# Hmma nomination



## Dirk Ehlert (Oct 9, 2017)

I am extremely overwhelmed by this news but also proud as hell 
Just got note that I'm nominated for an HmmAward (Hollywood Music In Media Award) in Contemporary Classical / Instrumental with "The Last Haven" from my album "Elements"

 

Tickets booked for the awards show on Nov 16th.
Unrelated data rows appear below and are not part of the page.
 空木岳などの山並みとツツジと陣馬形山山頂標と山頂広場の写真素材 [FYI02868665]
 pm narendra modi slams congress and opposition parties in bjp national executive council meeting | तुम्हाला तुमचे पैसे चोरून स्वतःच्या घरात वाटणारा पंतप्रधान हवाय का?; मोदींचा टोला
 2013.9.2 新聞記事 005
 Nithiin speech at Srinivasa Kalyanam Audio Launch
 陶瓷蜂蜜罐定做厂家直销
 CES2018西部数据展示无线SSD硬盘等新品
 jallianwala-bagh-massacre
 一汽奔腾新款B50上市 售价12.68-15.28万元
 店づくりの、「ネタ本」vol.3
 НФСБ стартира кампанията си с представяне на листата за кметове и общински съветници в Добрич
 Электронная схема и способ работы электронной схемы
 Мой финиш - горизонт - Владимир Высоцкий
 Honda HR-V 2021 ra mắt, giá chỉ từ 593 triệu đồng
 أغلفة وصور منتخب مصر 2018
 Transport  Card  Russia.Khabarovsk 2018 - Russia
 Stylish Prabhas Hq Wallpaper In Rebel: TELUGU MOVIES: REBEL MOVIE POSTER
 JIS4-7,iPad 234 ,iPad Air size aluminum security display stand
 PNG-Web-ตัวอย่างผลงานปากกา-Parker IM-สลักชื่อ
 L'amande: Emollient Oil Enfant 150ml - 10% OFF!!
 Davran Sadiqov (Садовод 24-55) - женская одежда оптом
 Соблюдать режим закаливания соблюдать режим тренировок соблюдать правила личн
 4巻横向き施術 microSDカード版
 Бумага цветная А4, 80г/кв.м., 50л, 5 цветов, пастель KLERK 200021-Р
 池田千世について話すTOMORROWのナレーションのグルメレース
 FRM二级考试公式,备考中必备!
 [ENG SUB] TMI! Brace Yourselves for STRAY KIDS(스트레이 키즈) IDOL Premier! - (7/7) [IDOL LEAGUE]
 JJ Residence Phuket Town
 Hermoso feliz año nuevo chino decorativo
This still feels totally unreal being a guy sitting in a basement studio in the woods south of Berlin a good 7k miles away from Hollywood. All I can say is that I am extremely grateful to be living in a time where distances don't really matter and the worldwide connectivity allows us to do what we do.

Cheers


----------



## thov72 (Oct 9, 2017)

Viel Glueck!

what´s the choir?


----------



## Dirk Ehlert (Oct 9, 2017)

thov72 said:


> Viel Glueck!
> 
> what´s the choir?


Thx, Choir is PerformanceSamples Oceania


----------



## dannymc (Oct 15, 2017)

wow fantastic news Dirk, the track sounds very inspired by the work of Thomas Bergersen. best of luck with this 

Danny


----------



## Mike Marino (Oct 15, 2017)

Congrats Dirk! Great track and good luck!


----------



## bryla (Oct 15, 2017)

Congratulations, Dirk! Good luck and hope you have a good time!


----------



## Nesciochamp (Oct 23, 2017)

Congrats! Very nice achievement indeed


----------